戰事未歇,張璃每日穿梭於瀰漫著血腥與藥草氣息的病房之間,為傷兵清創、上藥、更換敷料,步履匆匆,少有休息。
重傷營那邊她也定時巡視,誰燒得厲害、誰的傷口又化膿了,她都一一記下。
每日都有重傷兵送來,每日也有人死去,張璃由剛開始的不習慣,到現在己經能平靜應對了。
期間去瞧過羅將軍幾次,替他診脈換藥,神色如常,言語間只問傷勢,不提其他。
羅瓊那樁事,兩人誰都沒有開口。
羅將軍不是不想提,是實在沒臉。每回話到嘴邊,看著張璃從容淡然的面容,便又咽了回去。
張璃倒不是刻意避諱,她是真沒擱在心上。每日湧入營中的傷兵源源不絕,光是清創截肢就忙得腳不沾地,哪有閒工夫去想那些糟心事?
有那點時間,她寧願多眯一會兒,養養精神。
這日,戰王接到密報,北狄有一批軍糧正押運過來,若讓這批糧草順利送達,敵營便能撐過這最難熬的嚴冬。

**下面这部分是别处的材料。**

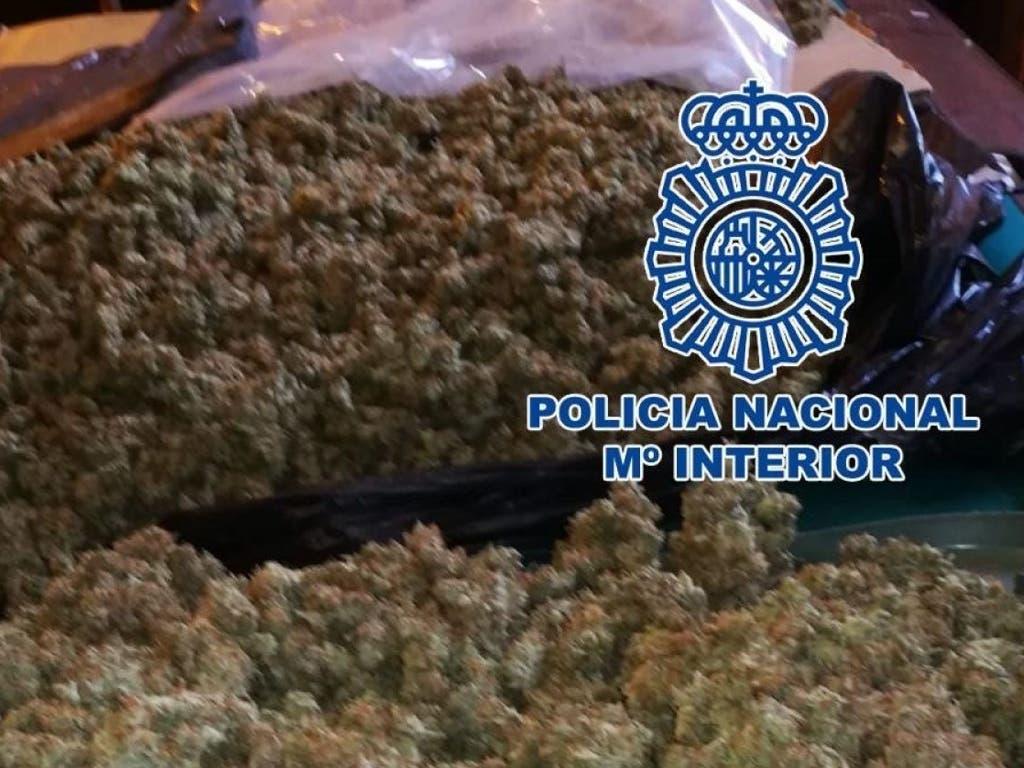 Cae una red que cultivaba marihuana en Alcalá de Henares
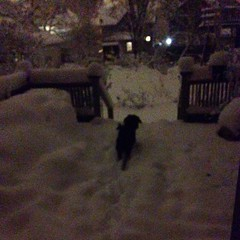 Winter Nighttime Backyard Grand Rapids (stevendepolo) Tags: winter backyard grand rapids nighttime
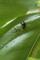 バジルの尺取り虫の糞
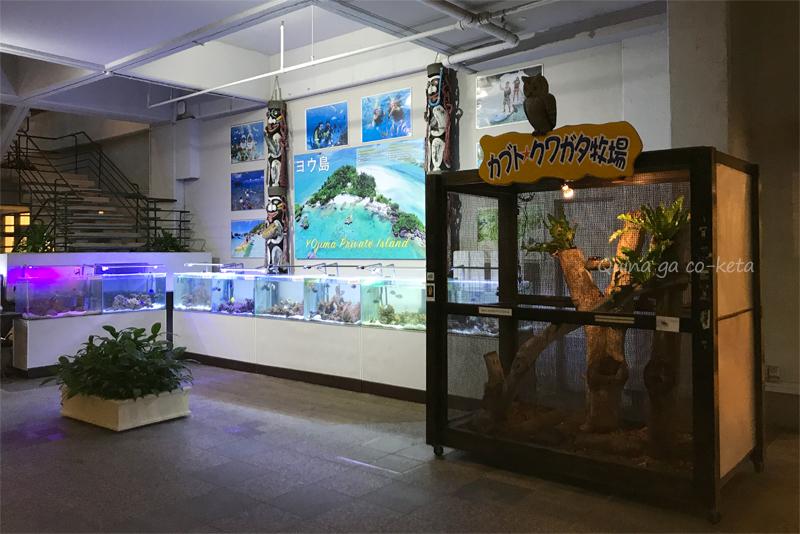 ホテルムーンビーチ館内ビーチフロアの自然観察コーナー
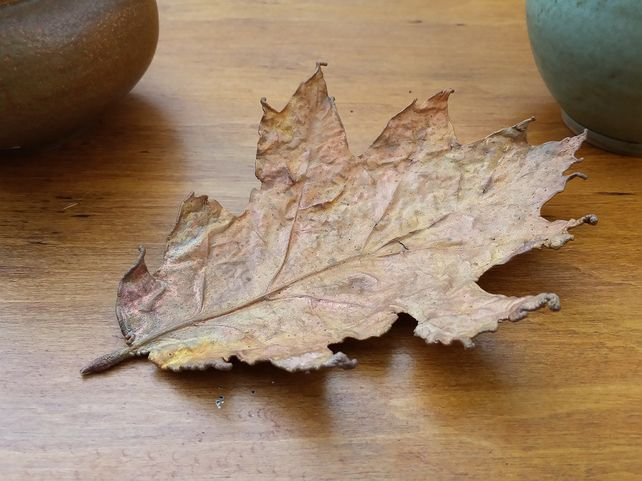 Medium Oak Leaf       £22.00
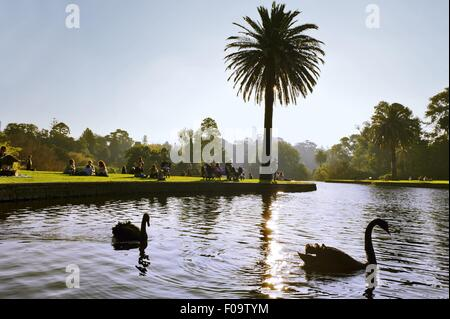 View of swans and people in Royal Botanic Gardens, Melbourne, Victoria, Australia - Stock Photo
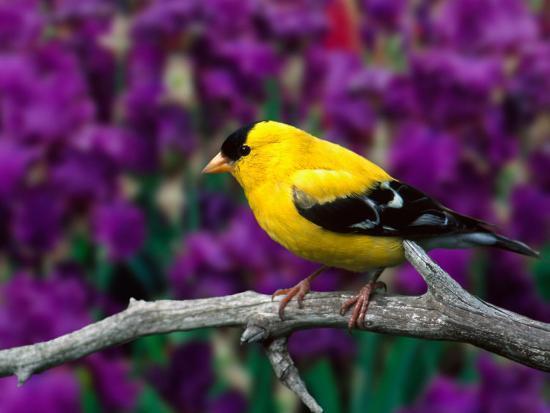 adam-jones-american-goldfinch-in-summer-plumage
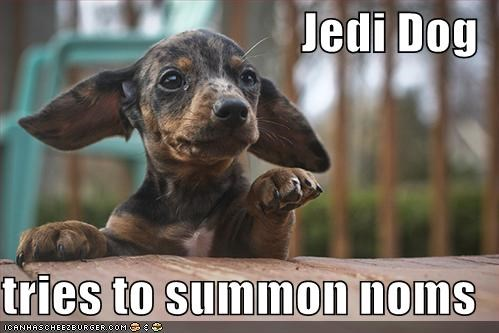 Jedi Dog  tries to summon noms
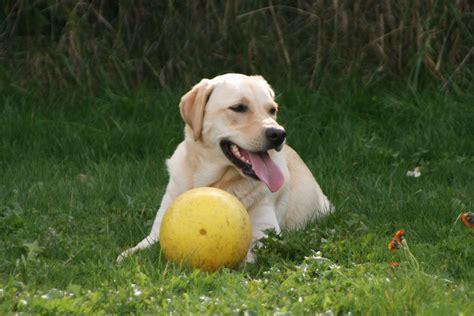 Hundegerechter Garten Dertierblog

他當機立斷,召來秦朗,命他率一隊精銳摸過去,將那批糧草一把火燒個乾淨。
天寒地凍,沒了糧食,北狄人便是有千軍萬馬,冰天雪地也能將他們活活拖死。
秦朗率領百餘名兵士,悄然離開了軍營。為避開北狄人的耳目,他們舍大道而走山林,在密林中穿行。
行至山中一處獵戶歇腳的茅草房時,隱約有人聲傳來。秦朗抬手止住隊伍,命人上前探看。
探哨須臾折返,壓低聲音稟報:“十幾個北狄人,在屋裡烤肉。”
此處離山下村子不遠。若放這些北狄人活著離開,遭殃的便是百姓。秦朗目光一冷,當即分兵西路,將茅草房悄無聲息地合圍。
一個都不能放走。
眾人屏息摸近,隨即破門而入。剎那間刀劍相擊,金鐵之聲在狹小的屋內炸開。秦朗人多勢眾,不過片刻,十幾名北狄人便己盡數斬殺。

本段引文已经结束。